Citigroup & Morgan Stanley Continue Building Their Brokerage
Monday, January 12, 2009PAUL KANGAS: Citigroup and Morgan Stanley appear to be inching closer to a deal to combine their brokerage units. Morgan Stanley would reportedly pay Citigroup between $2 billion and $3 billion for a 51 percent stake in a joint venture. Morgan would then have the option to buy the rest of Citi's Smith Barney division over the next three to five years. But as Erika Miller reports, analysts aren't sure it would make long-term strategic sense for Morgan Stanley or Citi.
ERIKA MILLER, NIGHTLY BUSINESS REPORT CORRESPONDENT: Here's a riddle: what does club soda have to do with Morgan Stanley's possible stake in Smith Barney? For the answer, ask Brad Hintz at Sanford Bernstein.
BRAD HINTZ, BROKERAGE ANALYST, SANFORD C. BERNSTEIN: I have an example of an old Morgan Stanley. At one point, they had club soda that they offered in the United Kingdom. And so the question I have to Morgan Stanley is do you know what you want to be when you grow up?
MILLER: Hintz owns Morgan shares and his firm has done business with Morgan over the past year. Like many industry experts, Hintz is not exactly sure what's motivating Morgan Stanley's apparent desire to control Smith Barney. Is it merely an opportunity that's too good to pass up? Or does Morgan want to evolve into more of a retail brokerage house? If it's the latter, Hintz believes a joint venture could prove profitable.
HINTZ: This is a great opportunity for Morgan Stanley to gain scale in retail. And the retail brokerage business, you are more profitable the larger you are and over time, everyone has tried to become Merrill Lynch. This is an opportunity for Morgan Stanley to leapfrog everybody and get to that same level as Merrill Lynch.
MILLER: Plenty of financial firms besides Citigroup are in desperate need of capital.

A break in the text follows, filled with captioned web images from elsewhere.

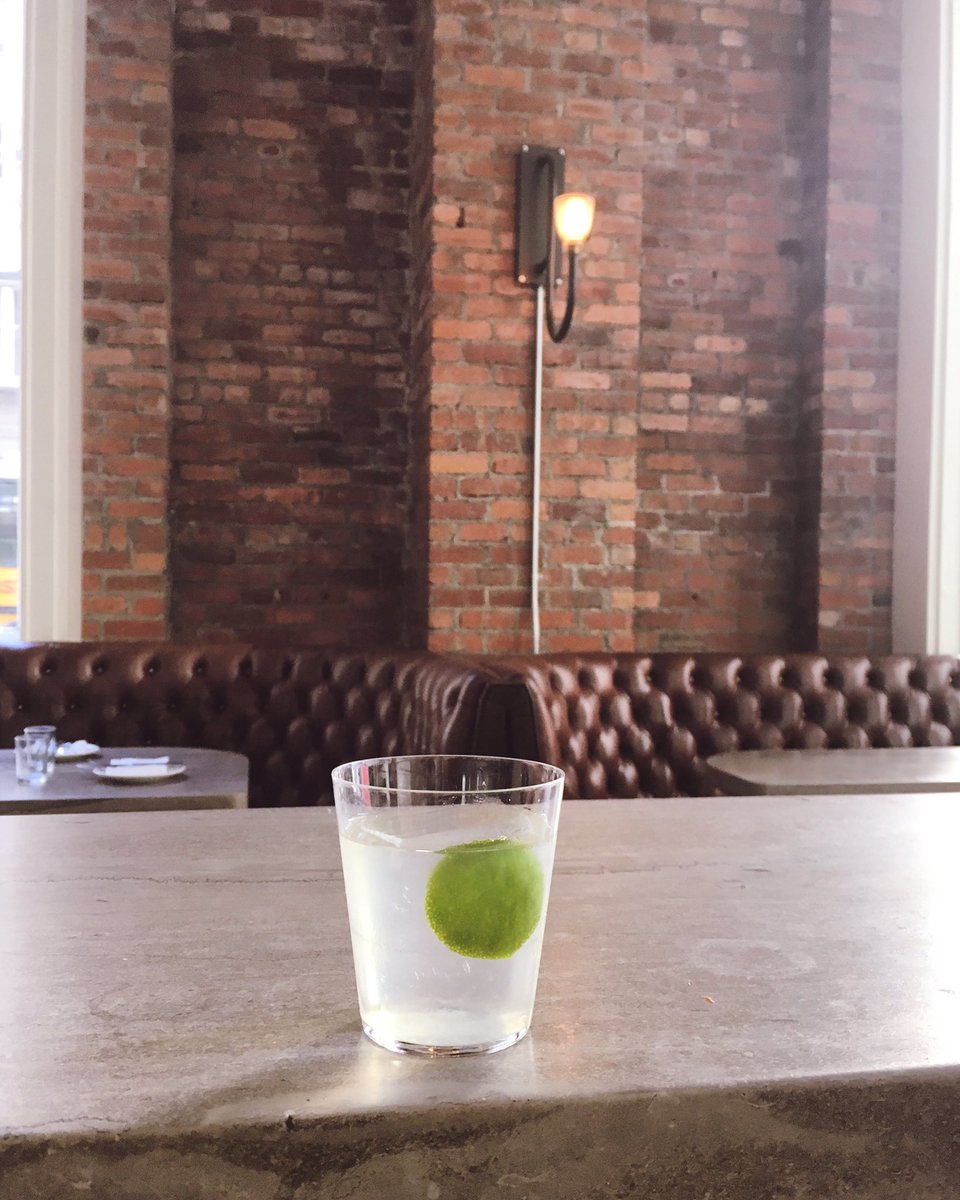TrouNormandSF's tweet photo. Hm. A Ti' Punch at Trou Normand sounds like a great idea on such a sunny day, now doesn't it? #trounormandsf #cocktailhour #rum https://t.co/nVCEb5NmvA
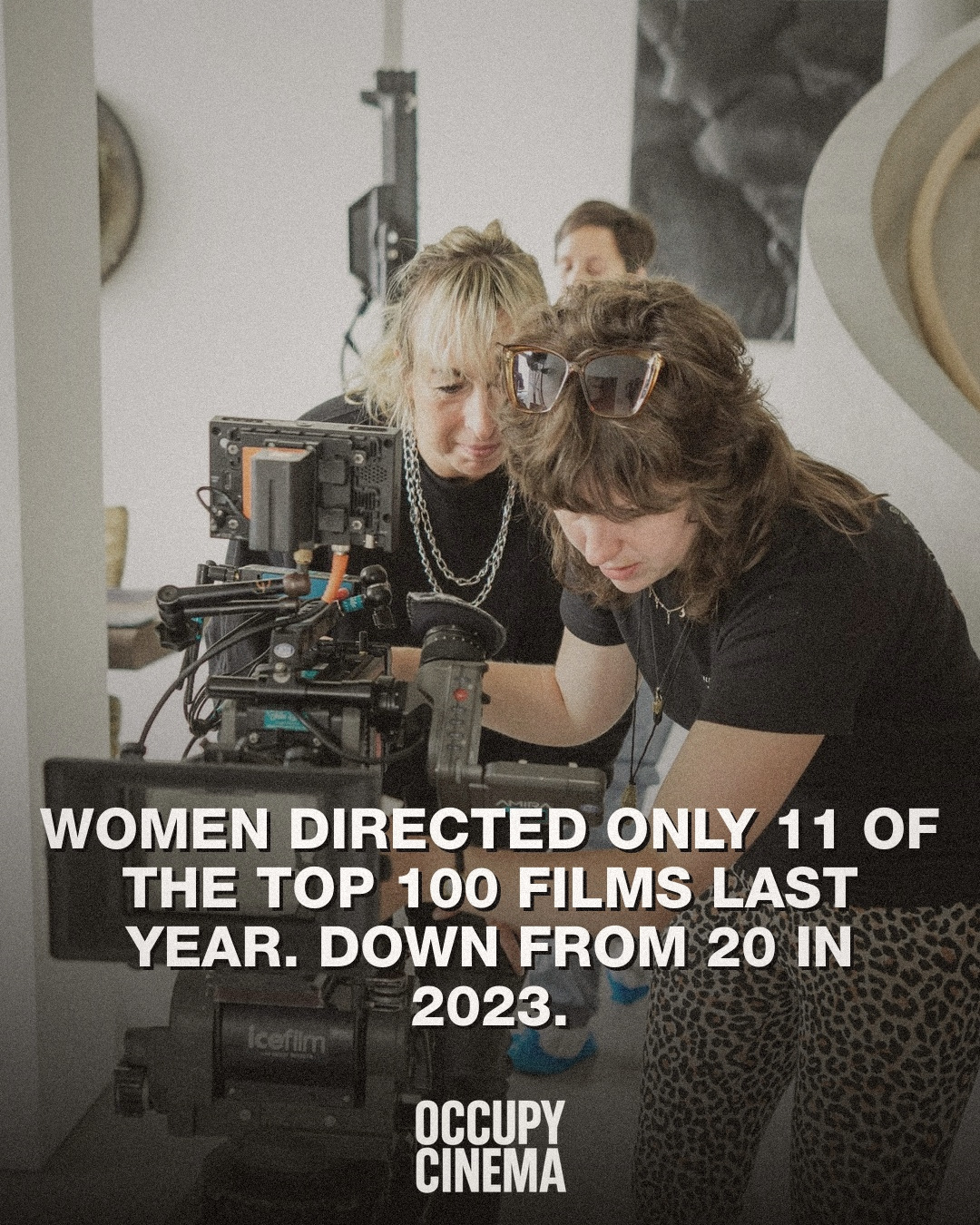 Diversity Collapse: ReFrame Report Reveals Six-Year Low for Female Filmmakers in Top Grossing Movies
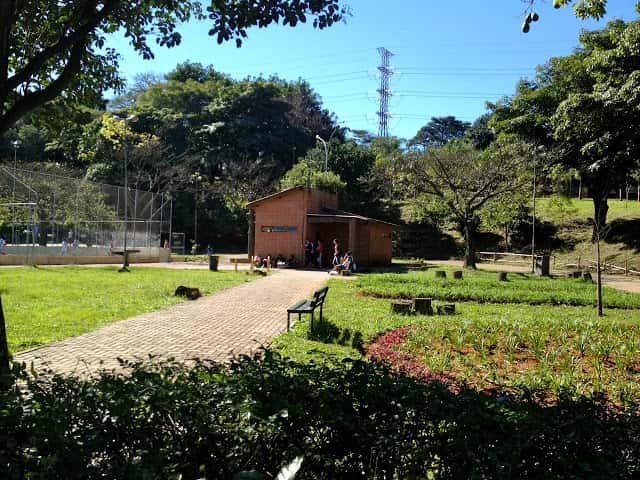 Parque Tenente-Brigadeiro Roberto Faria Lima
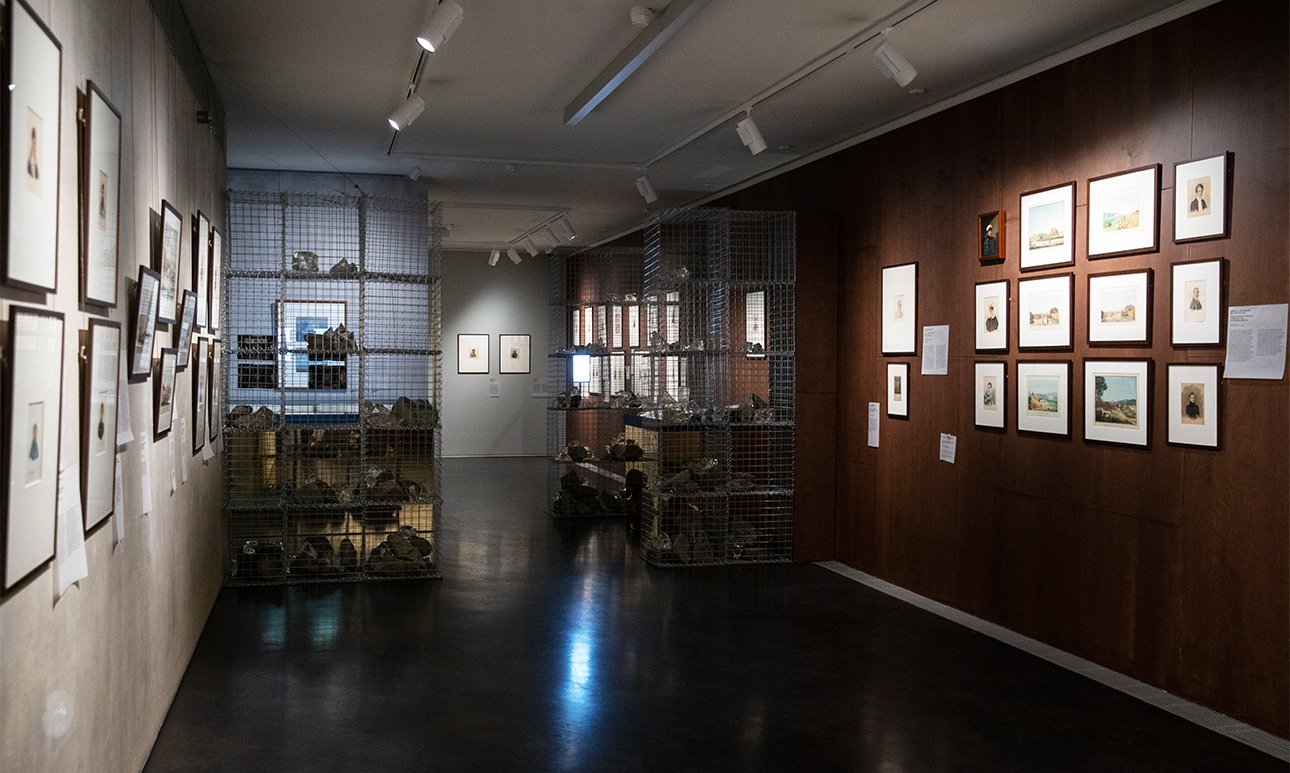 Выставка «"Во глубине сибирских руд…" Декабристы. 200 лет истории» в фонде In artibus.  Фото: Фонд In artibus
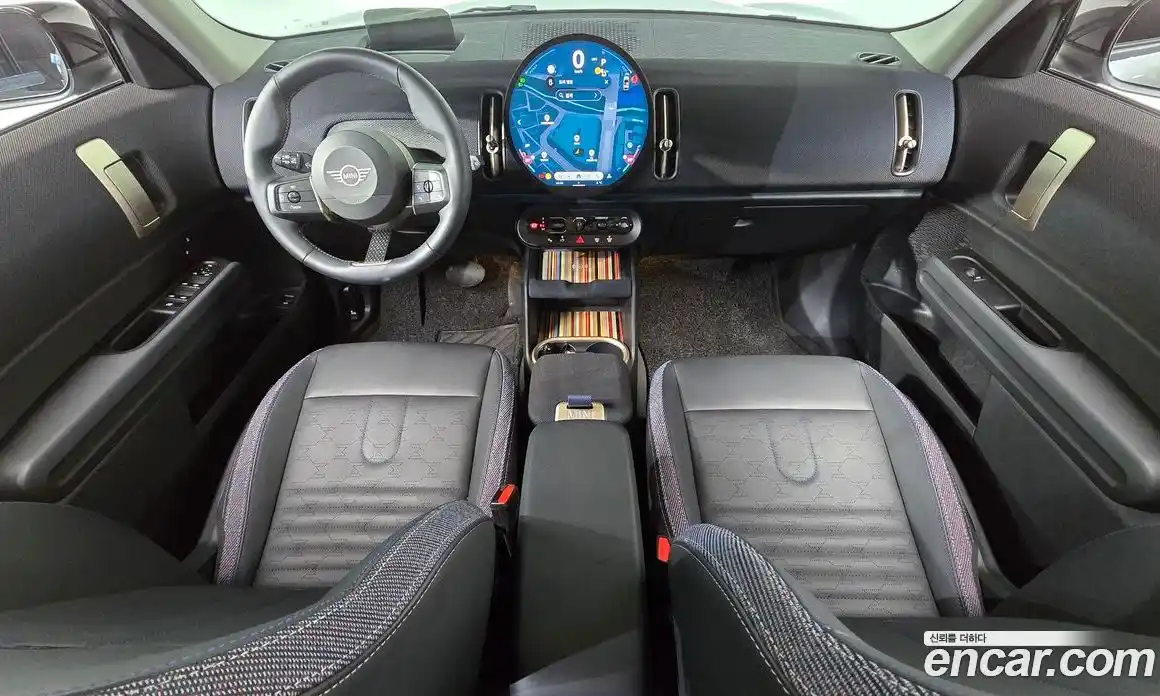 Mini Countryman 2024 2.0 Автомат в Москве № 431874, фото 7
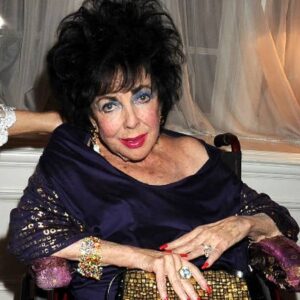 Elizabeth Taylor’s Cause of Death?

However, S&P analyst Stuart Plesser predicts most other major banks will be able to avoid asset sales.
STUART PLESSER, BROKERAGE ANALYST, STANDARD & POOR'S: I think that you really have to look at the situation bank by bank. I think that the banks that have low capital levels at this point in the game will likely either A, need to cut their dividends further and/or raise equity capital further down the line.
MILLER: But for the most troubled companies like Citigroup, Plesser says even asset sales might not be enough to avoid government help.
PLESSER: I'm not fully convinced that the government won't have to come back in and inject more capital to the company somewhere down the road.
MILLER: If it happens, analysts say a Citigroup-Morgan Stanley deal would likely encourage more consolidation in the financial sector. That they say, would ultimately be positive for the industry by squeezing out the weakest players. Erika Miller, NIGHTLY BUSINESS REPORT, New York.